### EXERCISE DIRECTIONS
Every record, from the first line to the last, needs to be given again exactly.

### INFORMATION GIVEN
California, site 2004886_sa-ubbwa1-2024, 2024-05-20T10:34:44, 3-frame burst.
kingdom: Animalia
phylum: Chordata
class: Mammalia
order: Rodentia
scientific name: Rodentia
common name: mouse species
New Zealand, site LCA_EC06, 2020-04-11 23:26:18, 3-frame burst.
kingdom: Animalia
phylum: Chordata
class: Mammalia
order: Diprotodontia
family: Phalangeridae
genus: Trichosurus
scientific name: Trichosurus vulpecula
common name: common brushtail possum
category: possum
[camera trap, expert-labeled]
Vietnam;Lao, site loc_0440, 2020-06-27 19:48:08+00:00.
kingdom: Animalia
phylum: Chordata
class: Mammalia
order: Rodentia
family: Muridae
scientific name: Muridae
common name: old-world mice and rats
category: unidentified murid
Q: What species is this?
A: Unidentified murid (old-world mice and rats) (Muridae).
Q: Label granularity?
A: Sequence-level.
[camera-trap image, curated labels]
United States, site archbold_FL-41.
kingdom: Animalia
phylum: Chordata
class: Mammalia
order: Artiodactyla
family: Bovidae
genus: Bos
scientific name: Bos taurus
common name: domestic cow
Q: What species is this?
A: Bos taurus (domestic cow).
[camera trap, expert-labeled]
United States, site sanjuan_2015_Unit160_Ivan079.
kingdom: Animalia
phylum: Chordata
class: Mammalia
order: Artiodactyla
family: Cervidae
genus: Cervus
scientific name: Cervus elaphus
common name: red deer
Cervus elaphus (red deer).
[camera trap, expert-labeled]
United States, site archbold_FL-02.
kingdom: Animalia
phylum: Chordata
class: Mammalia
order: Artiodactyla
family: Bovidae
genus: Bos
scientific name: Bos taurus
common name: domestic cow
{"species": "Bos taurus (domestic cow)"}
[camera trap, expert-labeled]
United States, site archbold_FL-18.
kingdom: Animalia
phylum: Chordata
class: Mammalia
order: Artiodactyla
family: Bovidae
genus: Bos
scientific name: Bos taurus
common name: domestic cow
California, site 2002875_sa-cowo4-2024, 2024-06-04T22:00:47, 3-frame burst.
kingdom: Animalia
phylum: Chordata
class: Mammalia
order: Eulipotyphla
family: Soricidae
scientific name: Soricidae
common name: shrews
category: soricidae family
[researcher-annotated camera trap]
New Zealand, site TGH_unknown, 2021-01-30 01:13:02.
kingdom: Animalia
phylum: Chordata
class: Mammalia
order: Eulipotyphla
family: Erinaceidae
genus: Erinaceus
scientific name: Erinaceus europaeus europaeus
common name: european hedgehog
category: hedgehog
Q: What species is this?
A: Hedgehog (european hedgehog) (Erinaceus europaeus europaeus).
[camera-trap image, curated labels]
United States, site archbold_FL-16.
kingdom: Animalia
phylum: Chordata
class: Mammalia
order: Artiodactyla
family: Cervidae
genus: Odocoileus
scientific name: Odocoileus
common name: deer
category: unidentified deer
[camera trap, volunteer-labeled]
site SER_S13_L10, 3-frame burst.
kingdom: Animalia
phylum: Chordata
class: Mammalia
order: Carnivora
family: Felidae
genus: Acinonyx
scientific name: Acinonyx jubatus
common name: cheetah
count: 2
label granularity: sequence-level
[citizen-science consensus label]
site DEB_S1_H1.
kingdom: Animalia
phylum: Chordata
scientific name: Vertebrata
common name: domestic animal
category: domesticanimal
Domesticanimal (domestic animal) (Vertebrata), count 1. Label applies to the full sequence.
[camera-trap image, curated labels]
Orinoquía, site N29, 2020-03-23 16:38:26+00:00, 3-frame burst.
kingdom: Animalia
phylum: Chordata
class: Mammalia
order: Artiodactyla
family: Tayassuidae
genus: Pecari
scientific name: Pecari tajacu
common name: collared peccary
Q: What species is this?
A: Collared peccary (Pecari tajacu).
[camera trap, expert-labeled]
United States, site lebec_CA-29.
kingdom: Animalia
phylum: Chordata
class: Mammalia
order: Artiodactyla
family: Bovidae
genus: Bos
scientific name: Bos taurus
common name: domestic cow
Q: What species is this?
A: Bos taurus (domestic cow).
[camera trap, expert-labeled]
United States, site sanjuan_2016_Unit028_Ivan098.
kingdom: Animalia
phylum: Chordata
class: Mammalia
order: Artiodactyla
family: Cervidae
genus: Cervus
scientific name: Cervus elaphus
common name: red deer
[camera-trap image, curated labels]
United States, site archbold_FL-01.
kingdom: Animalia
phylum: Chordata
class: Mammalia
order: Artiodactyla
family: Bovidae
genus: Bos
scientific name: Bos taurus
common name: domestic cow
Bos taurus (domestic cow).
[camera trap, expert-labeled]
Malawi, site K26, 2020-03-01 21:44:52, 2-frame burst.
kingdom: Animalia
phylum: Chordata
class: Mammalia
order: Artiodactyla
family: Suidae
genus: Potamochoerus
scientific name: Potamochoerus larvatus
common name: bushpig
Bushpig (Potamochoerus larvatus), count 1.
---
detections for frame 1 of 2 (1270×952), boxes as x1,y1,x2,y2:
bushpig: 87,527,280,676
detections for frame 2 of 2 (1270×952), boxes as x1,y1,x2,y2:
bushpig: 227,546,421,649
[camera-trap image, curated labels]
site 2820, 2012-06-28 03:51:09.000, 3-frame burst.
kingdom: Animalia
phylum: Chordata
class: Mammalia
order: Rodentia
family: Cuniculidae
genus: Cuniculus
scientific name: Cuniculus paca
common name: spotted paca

### ANSWER
California, site 2004886_sa-ubbwa1-2024, 2024-05-20T10:34:44, 3-frame burst.
kingdom: Animalia
phylum: Chordata
class: Mammalia
order: Rodentia
scientific name: Rodentia
common name: mouse species
New Zealand, site LCA_EC06, 2020-04-11 23:26:18, 3-frame burst.
kingdom: Animalia
phylum: Chordata
class: Mammalia
order: Diprotodontia
family: Phalangeridae
genus: Trichosurus
scientific name: Trichosurus vulpecula
common name: common brushtail possum
category: possum
[camera trap, expert-labeled]
Vietnam;Lao, site loc_0440, 2020-06-27 19:48:08+00:00.
kingdom: Animalia
phylum: Chordata
class: Mammalia
order: Rodentia
family: Muridae
scientific name: Muridae
common name: old-world mice and rats
category: unidentified murid
Q: What species is this?
A: Unidentified murid (old-world mice and rats) (Muridae).
Q: Label granularity?
A: Sequence-level.
[camera-trap image, curated labels]
United States, site archbold_FL-41.
kingdom: Animalia
phylum: Chordata
class: Mammalia
order: Artiodactyla
family: Bovidae
genus: Bos
scientific name: Bos taurus
common name: domestic cow
Q: What species is this?
A: Bos taurus (domestic cow).
[camera trap, expert-labeled]
United States, site sanjuan_2015_Unit160_Ivan079.
kingdom: Animalia
phylum: Chordata
class: Mammalia
order: Artiodactyla
family: Cervidae
genus: Cervus
scientific name: Cervus elaphus
common name: red deer
Cervus elaphus (red deer).
[camera trap, expert-labeled]
United States, site archbold_FL-02.
kingdom: Animalia
phylum: Chordata
class: Mammalia
order: Artiodactyla
family: Bovidae
genus: Bos
scientific name: Bos taurus
common name: domestic cow
{"species": "Bos taurus (domestic cow)"}
[camera trap, expert-labeled]
United States, site archbold_FL-18.
kingdom: Animalia
phylum: Chordata
class: Mammalia
order: Artiodactyla
family: Bovidae
genus: Bos
scientific name: Bos taurus
common name: domestic cow
California, site 2002875_sa-cowo4-2024, 2024-06-04T22:00:47, 3-frame burst.
kingdom: Animalia
phylum: Chordata
class: Mammalia
order: Eulipotyphla
family: Soricidae
scientific name: Soricidae
common name: shrews
category: soricidae family
[researcher-annotated camera trap]
New Zealand, site TGH_unknown, 2021-01-30 01:13:02.
kingdom: Animalia
phylum: Chordata
class: Mammalia
order: Eulipotyphla
family: Erinaceidae
genus: Erinaceus
scientific name: Erinaceus europaeus europaeus
common name: european hedgehog
category: hedgehog
Q: What species is this?
A: Hedgehog (european hedgehog) (Erinaceus europaeus europaeus).
[camera-trap image, curated labels]
United States, site archbold_FL-16.
kingdom: Animalia
phylum: Chordata
class: Mammalia
order: Artiodactyla
family: Cervidae
genus: Odocoileus
scientific name: Odocoileus
common name: deer
category: unidentified deer
[camera trap, volunteer-labeled]
site SER_S13_L10, 3-frame burst.
kingdom: Animalia
phylum: Chordata
class: Mammalia
order: Carnivora
family: Felidae
genus: Acinonyx
scientific name: Acinonyx jubatus
common name: cheetah
count: 2
label granularity: sequence-level
[citizen-science consensus label]
site DEB_S1_H1.
kingdom: Animalia
phylum: Chordata
scientific name: Vertebrata
common name: domestic animal
category: domesticanimal
Domesticanimal (domestic animal) (Vertebrata), count 1. Label applies to the full sequence.
[camera-trap image, curated labels]
Orinoquía, site N29, 2020-03-23 16:38:26+00:00, 3-frame burst.
kingdom: Animalia
phylum: Chordata
class: Mammalia
order: Artiodactyla
family: Tayassuidae
genus: Pecari
scientific name: Pecari tajacu
common name: collared peccary
Q: What species is this?
A: Collared peccary (Pecari tajacu).
[camera trap, expert-labeled]
United States, site lebec_CA-29.
kingdom: Animalia
phylum: Chordata
class: Mammalia
order: Artiodactyla
family: Bovidae
genus: Bos
scientific name: Bos taurus
common name: domestic cow
Q: What species is this?
A: Bos taurus (domestic cow).
[camera trap, expert-labeled]
United States, site sanjuan_2016_Unit028_Ivan098.
kingdom: Animalia
phylum: Chordata
class: Mammalia
order: Artiodactyla
family: Cervidae
genus: Cervus
scientific name: Cervus elaphus
common name: red deer
[camera-trap image, curated labels]
United States, site archbold_FL-01.
kingdom: Animalia
phylum: Chordata
class: Mammalia
order: Artiodactyla
family: Bovidae
genus: Bos
scientific name: Bos taurus
common name: domestic cow
Bos taurus (domestic cow).
[camera trap, expert-labeled]
Malawi, site K26, 2020-03-01 21:44:52, 2-frame burst.
kingdom: Animalia
phylum: Chordata
class: Mammalia
order: Artiodactyla
family: Suidae
genus: Potamochoerus
scientific name: Potamochoerus larvatus
common name: bushpig
Bushpig (Potamochoerus larvatus), count 1.
---
detections for frame 1 of 2 (1270×952), boxes as x1,y1,x2,y2:
bushpig: 87,527,280,676
detections for frame 2 of 2 (1270×952), boxes as x1,y1,x2,y2:
bushpig: 227,546,421,649
[camera-trap image, curated labels]
site 2820, 2012-06-28 03:51:09.000, 3-frame burst.
kingdom: Animalia
phylum: Chordata
class: Mammalia
order: Rodentia
family: Cuniculidae
genus: Cuniculus
scientific name: Cuniculus paca
common name: spotted paca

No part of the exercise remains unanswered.